WORK REQUIRED. Transcribe everything in the commodity price risk passage from "Commodity Price Risk" down to "commodities we produce.".

Commodity Price Risk
Our major market risk exposure is in the pricing that we receive for our oil, natural gas, and NGLs production. Pricing for oil, natural gas, and NGLs has been volatile and unpredictable for several years, and this volatility is expected to continue in the future. The prices we receive for our oil, natural gas, and NGLs production depend on many factors outside of our control, such as the strength of the global economy and global supply and demand for the commodities we produce.
To reduce the impact of fluctuations in oil prices on our revenues, we periodically enter into commodity derivative contracts with respect to certain of our oil and natural gas production through various transactions that limit the downside of future prices received. We plan to continue our practice of entering into such transactions to reduce the impact of commodity price volatility on our cash flow from operations. Future transactions may include price swaps whereby we will receive a fixed price for our production and pay a variable market price to the contract counterparty. Additionally, we may enter into collars, whereby we receive the excess, if any, of the fixed floor over the floating rate or pay the excess, if any, of the floating rate over the fixed ceiling price. These hedging activities are intended to support oil prices at targeted levels and to manage our exposure to oil price fluctuations. We also use basis swap contracts to mitigate basis risk caused by the volatility of our basis differentials. The basis swap contracts establish the differential between Cushing WTI prices and the relevant price index at which oil production is sold. For a description of our open positions at September 30, 2015, see “Item 2. Management’s Discussion and Analysis of Financial Condition and Results of Operations—Overview—Sources of our Revenues.”

RECORDS SHOWN.
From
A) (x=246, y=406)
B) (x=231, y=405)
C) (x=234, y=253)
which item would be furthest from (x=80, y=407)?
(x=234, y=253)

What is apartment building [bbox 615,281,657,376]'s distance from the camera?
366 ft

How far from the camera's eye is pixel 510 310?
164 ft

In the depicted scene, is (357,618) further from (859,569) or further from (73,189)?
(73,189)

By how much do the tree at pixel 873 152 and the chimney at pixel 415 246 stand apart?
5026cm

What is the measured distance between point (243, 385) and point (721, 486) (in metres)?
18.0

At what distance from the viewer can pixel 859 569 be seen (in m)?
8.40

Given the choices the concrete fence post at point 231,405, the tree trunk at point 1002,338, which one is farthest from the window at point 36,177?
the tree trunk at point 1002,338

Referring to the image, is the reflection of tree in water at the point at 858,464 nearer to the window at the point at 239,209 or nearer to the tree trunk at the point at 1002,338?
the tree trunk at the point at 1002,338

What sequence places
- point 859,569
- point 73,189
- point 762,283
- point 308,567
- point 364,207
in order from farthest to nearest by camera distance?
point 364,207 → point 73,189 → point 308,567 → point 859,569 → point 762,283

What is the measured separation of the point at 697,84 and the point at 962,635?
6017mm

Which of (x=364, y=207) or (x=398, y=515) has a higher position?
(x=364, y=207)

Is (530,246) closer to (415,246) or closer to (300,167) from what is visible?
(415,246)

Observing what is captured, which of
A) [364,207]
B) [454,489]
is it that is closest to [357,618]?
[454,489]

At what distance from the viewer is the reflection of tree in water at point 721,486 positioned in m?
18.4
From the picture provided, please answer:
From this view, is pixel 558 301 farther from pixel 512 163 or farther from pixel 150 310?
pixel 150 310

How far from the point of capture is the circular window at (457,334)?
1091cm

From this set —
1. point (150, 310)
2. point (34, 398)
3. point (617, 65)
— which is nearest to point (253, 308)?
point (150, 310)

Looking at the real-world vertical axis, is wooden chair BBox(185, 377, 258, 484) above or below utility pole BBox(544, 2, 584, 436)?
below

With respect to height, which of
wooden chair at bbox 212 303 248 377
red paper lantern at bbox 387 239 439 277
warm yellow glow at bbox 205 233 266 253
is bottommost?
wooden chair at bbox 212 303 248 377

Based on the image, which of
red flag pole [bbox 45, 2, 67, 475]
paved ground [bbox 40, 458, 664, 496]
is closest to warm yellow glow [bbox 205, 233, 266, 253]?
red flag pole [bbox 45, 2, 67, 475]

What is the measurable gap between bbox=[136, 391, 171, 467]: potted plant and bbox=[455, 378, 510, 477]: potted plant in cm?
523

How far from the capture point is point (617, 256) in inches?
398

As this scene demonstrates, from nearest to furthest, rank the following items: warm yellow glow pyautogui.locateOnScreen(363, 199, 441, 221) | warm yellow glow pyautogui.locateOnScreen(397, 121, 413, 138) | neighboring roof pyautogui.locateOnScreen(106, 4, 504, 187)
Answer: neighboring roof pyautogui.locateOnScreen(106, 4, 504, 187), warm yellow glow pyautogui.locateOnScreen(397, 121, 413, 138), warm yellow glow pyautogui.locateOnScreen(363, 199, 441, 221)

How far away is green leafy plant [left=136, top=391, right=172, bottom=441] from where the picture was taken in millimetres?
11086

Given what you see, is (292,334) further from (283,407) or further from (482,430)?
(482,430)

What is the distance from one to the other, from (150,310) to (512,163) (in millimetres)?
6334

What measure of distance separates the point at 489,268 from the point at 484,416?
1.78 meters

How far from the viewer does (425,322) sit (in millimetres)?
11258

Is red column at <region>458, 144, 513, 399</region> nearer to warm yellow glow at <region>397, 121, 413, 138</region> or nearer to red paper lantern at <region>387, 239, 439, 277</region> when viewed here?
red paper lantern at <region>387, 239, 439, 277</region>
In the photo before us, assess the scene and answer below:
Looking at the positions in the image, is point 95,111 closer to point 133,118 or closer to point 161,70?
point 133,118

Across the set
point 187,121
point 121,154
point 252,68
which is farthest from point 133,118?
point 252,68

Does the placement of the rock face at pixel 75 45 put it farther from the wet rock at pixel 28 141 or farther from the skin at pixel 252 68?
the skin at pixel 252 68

CORRECT RESULT.
Commodity Price Risk
Our major market risk exposure is in the pricing that we receive for our oil, natural gas, and NGLs production. Pricing for oil, natural gas, and NGLs has been volatile and unpredictable for several years, and this volatility is expected to continue in the future. The prices we receive for our oil, natural gas, and NGLs production depend on many factors outside of our control, such as the strength of the global economy and global supply and demand for the commodities we produce.